Im Jahre 1746 geboren, zog Goya von seiner Wohnstadt Saragossa nach Madrid im Jahre 1775. Er verwandelte sich in einen Comic-Maler in der königlichen Tapisserie Produktionsstätte und seine Arbeit wurde einmal auf die Aufmerksamkeit der spanischen Lizenzgebühr fallen gelassen. Er wurde einst im Jahre 1789 zum Hofdichtermaler ernannt. Goya wurde 1792 taub, was dem Giftfaktor in den Farben zuzuschreiben war, in denen er einmal der Einsatz war. Lange früher als er die Inquisition Tribunal, im Jahr 1783 gemalt, machte er ein Porträt von Don Manuel Osorio Manrique de Zúñiga sechs getragen, der später in einen Kardinal im Alter von zwanzig modifizierte drei und beendete die berüchtigte spanische Inquisition.

Zusammenfassung

Durch den Zeitrahmen, in dem dieses Gemälde einmal vermutlich abgeschlossen wurde, wurde Goya einmal mit der Malerei Fotos im Rokoko-Typ fertig. Nicht mehr waren seine Kunstwerke Dekorationen, sondern echte Essays über die Aufruhr und rohe Emotionen der menschlichen Unmenschlichkeit zum Menschen. Jedes der Kunstarbeiten an dieser Sammlung ist durch ein Ereignis der Grausamkeit gekennzeichnet; hier im Inquisitionstribunal, das Gespenst, auf dem Scheiterhaufen verbrannt zu werden, symbolisiert durch die spitzen Hüte, die von den Angeklagten getragen wurden. Eine Prozession von Flagellants, die ein anderes von Goyas Kunstwerk auf dieser Sammlung beschäftigt, zeigt die Gegenwart von Grausamkeit und die Verwendung von Symbolik, wo Blut als fließend auf das weiße Kleidungsstück betrachtet wird. Seine Dimension ist 46 cm x dreiundsiebzig cm (18 Zoll x 29 Zoll). Es ist Meilen ein Öl auf Tafel. Eines der bedeutendsten von Goyas Kunstwerk, The Clothed Maja, zeigt die scharfe Uhr und verführerische Kleidung eines jungen Mädchens, das „die kirchlichen Autoritäten“, die spanische Kirche, verärgert hat. [Zitat wollte]
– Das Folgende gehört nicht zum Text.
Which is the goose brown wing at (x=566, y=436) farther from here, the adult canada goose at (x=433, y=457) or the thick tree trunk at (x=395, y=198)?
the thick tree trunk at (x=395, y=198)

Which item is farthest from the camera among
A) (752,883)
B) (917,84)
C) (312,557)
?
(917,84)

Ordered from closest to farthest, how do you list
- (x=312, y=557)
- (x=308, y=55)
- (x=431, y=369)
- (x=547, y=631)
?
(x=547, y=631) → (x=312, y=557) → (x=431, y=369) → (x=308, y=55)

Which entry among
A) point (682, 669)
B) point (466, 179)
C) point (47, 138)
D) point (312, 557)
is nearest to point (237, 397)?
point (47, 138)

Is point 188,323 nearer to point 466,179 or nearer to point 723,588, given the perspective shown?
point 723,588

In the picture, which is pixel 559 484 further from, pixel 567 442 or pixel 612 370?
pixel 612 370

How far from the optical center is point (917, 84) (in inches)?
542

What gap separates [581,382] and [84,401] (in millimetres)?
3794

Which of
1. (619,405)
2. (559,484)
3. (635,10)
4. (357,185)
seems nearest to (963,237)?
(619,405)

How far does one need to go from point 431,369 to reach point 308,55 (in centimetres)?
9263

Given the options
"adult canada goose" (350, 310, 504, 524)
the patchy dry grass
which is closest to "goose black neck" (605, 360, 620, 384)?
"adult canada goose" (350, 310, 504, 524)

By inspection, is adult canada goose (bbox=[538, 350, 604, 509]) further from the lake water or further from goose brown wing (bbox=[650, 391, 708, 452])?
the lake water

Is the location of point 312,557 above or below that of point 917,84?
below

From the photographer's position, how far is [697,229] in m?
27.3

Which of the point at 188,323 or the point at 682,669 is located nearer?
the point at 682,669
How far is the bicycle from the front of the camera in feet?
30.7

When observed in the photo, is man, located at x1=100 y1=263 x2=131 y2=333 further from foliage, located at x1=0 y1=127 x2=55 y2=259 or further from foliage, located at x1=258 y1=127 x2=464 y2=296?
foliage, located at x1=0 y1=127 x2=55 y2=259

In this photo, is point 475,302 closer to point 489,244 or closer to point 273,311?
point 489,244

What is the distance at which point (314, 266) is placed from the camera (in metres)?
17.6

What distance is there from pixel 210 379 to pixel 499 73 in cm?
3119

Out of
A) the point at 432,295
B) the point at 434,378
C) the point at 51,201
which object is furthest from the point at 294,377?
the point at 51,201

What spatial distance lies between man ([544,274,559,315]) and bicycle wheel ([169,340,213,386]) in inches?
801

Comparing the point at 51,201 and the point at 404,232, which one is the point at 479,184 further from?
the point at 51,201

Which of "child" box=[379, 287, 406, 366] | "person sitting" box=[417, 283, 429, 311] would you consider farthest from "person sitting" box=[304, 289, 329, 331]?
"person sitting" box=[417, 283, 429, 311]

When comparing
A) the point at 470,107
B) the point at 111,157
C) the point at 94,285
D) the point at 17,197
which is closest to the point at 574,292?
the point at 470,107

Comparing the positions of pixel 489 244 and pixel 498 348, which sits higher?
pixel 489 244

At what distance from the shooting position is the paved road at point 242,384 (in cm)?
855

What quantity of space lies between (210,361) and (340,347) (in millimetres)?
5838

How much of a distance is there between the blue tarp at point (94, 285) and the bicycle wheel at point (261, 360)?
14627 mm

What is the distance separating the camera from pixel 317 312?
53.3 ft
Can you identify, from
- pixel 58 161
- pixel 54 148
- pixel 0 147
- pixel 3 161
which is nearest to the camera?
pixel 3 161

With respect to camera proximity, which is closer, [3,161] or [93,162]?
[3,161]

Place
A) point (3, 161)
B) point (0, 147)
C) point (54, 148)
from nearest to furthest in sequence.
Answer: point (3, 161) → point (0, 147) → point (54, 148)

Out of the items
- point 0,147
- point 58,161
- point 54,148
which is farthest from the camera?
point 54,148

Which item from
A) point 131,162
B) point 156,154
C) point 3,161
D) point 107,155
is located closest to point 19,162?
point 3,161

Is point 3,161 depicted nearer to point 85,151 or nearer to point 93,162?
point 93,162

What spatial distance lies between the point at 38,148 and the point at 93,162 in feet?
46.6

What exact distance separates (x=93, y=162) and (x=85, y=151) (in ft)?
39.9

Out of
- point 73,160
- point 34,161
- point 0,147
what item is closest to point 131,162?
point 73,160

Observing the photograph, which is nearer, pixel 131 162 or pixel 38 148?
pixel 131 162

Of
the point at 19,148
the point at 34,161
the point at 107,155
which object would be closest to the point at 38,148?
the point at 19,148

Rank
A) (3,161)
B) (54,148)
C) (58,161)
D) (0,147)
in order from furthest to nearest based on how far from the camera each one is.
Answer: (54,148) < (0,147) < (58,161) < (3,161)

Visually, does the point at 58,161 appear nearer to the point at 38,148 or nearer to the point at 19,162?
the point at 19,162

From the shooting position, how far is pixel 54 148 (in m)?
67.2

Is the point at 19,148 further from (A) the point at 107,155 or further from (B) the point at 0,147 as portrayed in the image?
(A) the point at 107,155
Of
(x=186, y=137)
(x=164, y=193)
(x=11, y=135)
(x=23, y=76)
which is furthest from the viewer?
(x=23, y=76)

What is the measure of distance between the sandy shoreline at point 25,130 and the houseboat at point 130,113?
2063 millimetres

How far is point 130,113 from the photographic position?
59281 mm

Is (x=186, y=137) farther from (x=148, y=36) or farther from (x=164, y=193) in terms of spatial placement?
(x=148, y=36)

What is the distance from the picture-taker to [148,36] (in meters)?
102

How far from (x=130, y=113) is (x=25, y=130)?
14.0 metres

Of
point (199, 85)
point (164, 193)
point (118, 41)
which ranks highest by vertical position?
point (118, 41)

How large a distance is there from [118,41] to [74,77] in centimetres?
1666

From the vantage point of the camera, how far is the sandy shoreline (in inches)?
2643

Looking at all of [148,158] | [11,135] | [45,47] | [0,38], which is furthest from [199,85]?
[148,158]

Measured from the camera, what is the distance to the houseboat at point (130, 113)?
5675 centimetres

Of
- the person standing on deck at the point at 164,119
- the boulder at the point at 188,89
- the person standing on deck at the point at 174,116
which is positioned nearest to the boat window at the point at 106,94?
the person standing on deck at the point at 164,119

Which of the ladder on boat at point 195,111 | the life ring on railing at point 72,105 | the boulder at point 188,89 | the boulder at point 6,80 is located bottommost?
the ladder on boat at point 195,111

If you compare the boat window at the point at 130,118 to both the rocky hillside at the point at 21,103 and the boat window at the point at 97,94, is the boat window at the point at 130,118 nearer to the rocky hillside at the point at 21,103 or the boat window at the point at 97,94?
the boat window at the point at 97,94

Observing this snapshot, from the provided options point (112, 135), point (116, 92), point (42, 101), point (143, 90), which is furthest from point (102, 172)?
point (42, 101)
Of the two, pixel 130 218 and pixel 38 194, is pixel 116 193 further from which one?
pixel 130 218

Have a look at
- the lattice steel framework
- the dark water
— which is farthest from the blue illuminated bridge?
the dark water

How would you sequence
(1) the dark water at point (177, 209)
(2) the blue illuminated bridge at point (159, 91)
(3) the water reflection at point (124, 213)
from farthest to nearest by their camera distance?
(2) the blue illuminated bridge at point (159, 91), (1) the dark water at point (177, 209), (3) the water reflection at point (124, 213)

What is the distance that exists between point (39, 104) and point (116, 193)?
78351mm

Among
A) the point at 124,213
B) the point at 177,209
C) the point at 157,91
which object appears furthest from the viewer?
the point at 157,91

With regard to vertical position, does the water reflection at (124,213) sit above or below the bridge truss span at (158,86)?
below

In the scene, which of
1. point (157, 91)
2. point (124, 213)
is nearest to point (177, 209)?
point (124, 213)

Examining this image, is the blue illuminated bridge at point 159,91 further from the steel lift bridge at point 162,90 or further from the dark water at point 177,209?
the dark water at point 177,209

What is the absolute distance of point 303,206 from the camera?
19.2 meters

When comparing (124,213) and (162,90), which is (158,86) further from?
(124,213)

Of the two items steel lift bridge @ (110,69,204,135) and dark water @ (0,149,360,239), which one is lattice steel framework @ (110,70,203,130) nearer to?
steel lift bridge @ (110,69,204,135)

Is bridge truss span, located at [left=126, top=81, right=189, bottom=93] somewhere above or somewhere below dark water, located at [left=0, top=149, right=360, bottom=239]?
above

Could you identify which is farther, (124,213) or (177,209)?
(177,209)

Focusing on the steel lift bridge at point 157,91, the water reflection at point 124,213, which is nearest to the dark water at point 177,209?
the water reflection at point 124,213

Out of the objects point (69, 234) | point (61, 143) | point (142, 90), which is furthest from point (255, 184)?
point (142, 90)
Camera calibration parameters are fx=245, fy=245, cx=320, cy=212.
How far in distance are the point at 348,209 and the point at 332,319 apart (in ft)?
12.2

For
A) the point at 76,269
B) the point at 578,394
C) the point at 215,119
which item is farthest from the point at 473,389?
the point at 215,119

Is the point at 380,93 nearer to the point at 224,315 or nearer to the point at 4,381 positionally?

  • Bozal, Valeriano, Francisco Goya, vida y obra, Madrid, Tf, 2005, 2 Bde. (Aficiones, 5-6), Bd. 2, Seiten einhundertsiebzig-171. ISBN 978-eighty four-96209-39-eight. (in Spanisch)
  • Stearns, Monroe, Goya und seine Zeit, Zeit York, Franklin Watt, Inc., 1966, Seiten 29 und einhundertvierzig.
  • Hughes, Robert. „Goya“. Zeitgenössisch York: Alfred A. Knopf, 2003. Print. Seiten 335-336.
  • Voorhies, James, „Francisco de Goya (1746-1828) und die spanische Erleuchtung“ Das Metropolitan Museum of Art. Netz. 22. März 2014
  • Tomlinson, Janis. Von El Greco bis Goya. Zeitgenössisches York. Harry N. Abrams, Inc. 1997. Druck. Seiten 14, 15, 18 und 19.